Putting infrequently used memory pages there so there is more space in main memory for buffering files and more frequently used pages. See https://chrisdown.name/2018/01/02/in-defence-of-swap.html
That would be good. In practise though I find my RAM is never full even when you count all the buffer/cache the kernel is doing. So the swap sits unused...
Like others, I don't believe in the contention of this article. I have both general issues and a specific issue on Linux.
Unix kernel interfaces, especially fork(), are not designed in a way that cooperates well with strict memory allocation. A program that forks may in theory modify 100% of its writable memory, but in practice most fork()s do not even come close. This creates an API situation where fork() heavy workloads create completely artificial memory pressure and failed memory allocations unless you over-provision RAM (possibly vastly).
We frequently trade memory for speed all through computing. Over-use and over-allocation of memory is a pervasive practice at multiple levels of the stack (all the way down to CPUs), and in the face of this practice requiring all of this allocated memory to be backed by RAM is wasteful. If you want the long argument, see this.
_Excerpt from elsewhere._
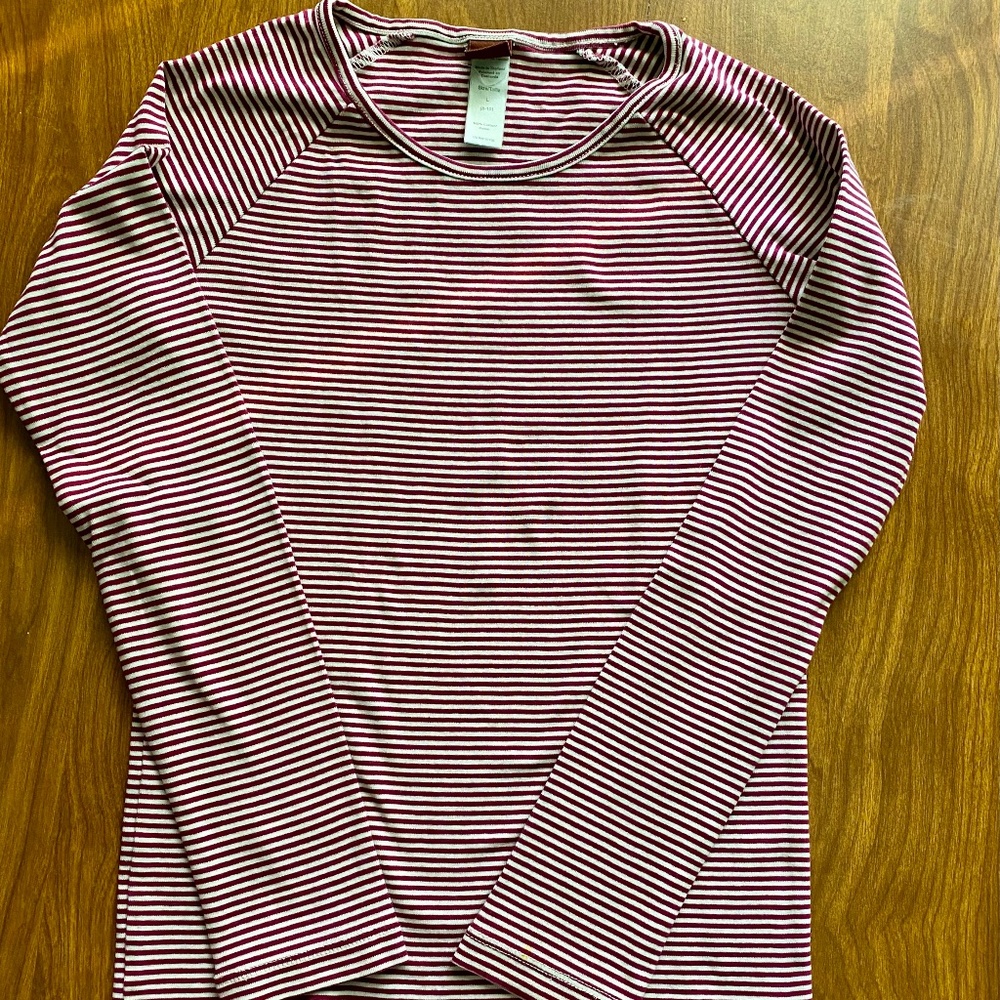 Tea Collection Maroon and Beige Striped Long Sleeve Jersey Size L (8-10)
Many Linux systems in specific run with significantly or vastly more committed address space than used and active memory. You can check this on your own Linux systems by looking at /proc/meminfo and comparing Committed_AS to other values, such as 'Active'. Requiring all of that committed address space to be backed by RAM would require a lot more RAM in your systems or result in a lot of programs failing their allocations. And if you had that RAM, a lot of it would be inactive and probably unused, wasted.
One reason that committed RAM will be wasted is that in practice, it is extremely challenging for kernels to reliably know how much memory can be freed up on demand. When kernels can't be sure how much memory they can free up if programs require it, they have less room for using committed but not active RAM and more of your RAM goes to waste.
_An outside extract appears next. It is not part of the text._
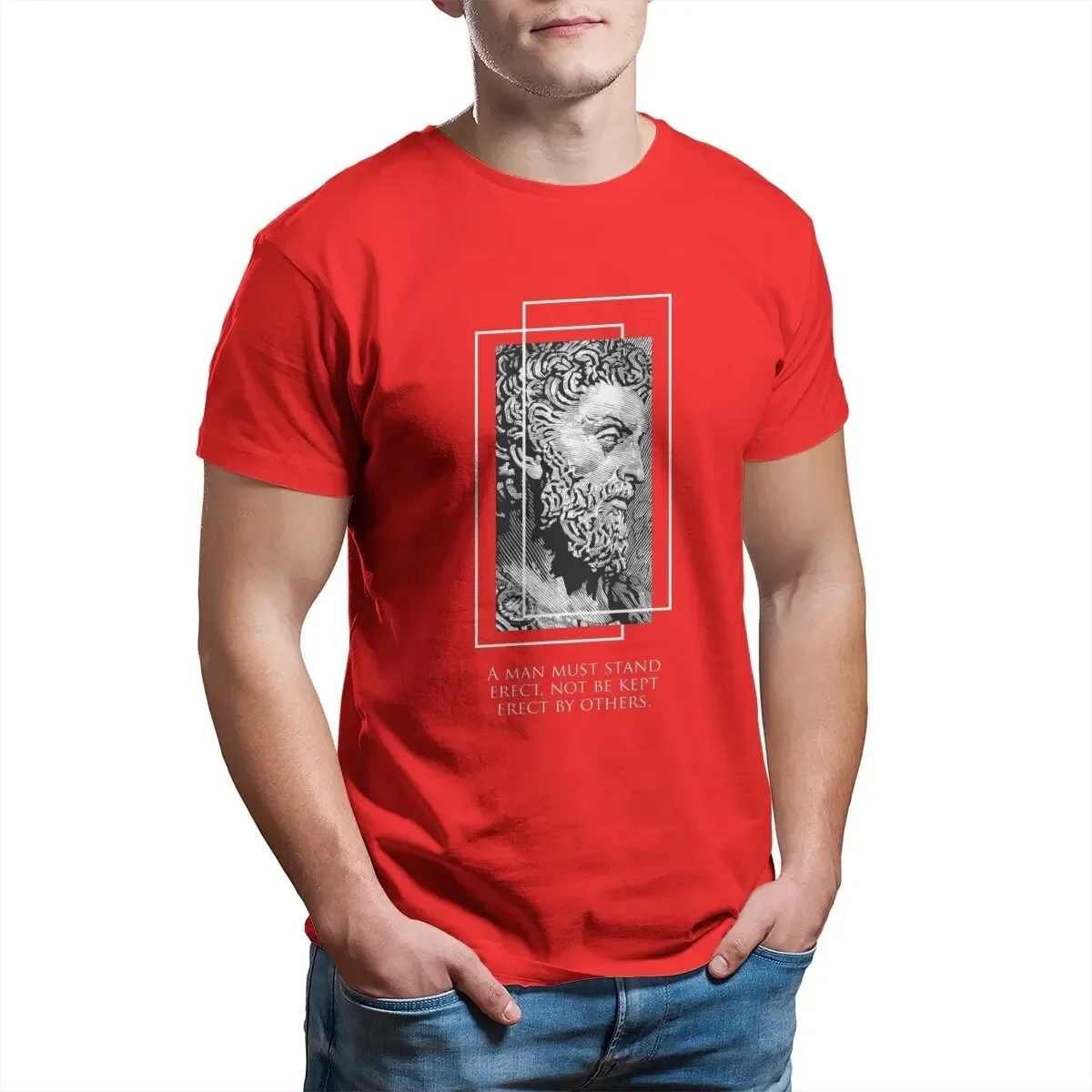 Stoic Marcus Aurelius Tshirt Motivational Quote Greek Philosophy T-Shirt for Men Funny Pure Cotton Tees Printed Clothing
I think everywhere you wrote “RAM” in your comment it would have been more correct to write “swap”. Unix systems without overcommit don’t need to reserve real RAM for memory allocations, they can allocate virtual memory. Allocations can succeed as long as there’s enough space to spill to disk when too many anonymous pages are dirty.
Overcommit is just oversubscription for memory. Seems most of the arguments here apply generically to any form of resource oversubscription. And I don’t see how you can design efficient multitenant systems without oversubscription.
My Mom worked in the restaurant industry, and they do overcommits on reservations because the restaurants know that a certain percentage won't show up. How much they overcommit probably comes down to historical data to get a decent baseline for how much to overcommit. That's easy enough for a restaurant, but can a program query for allocations vs. usage?
Same with the airline industry, overbooking is universal. Linux does apply some (possibly dubious) heuristics in the default configuration to avoid “over-overcommit”.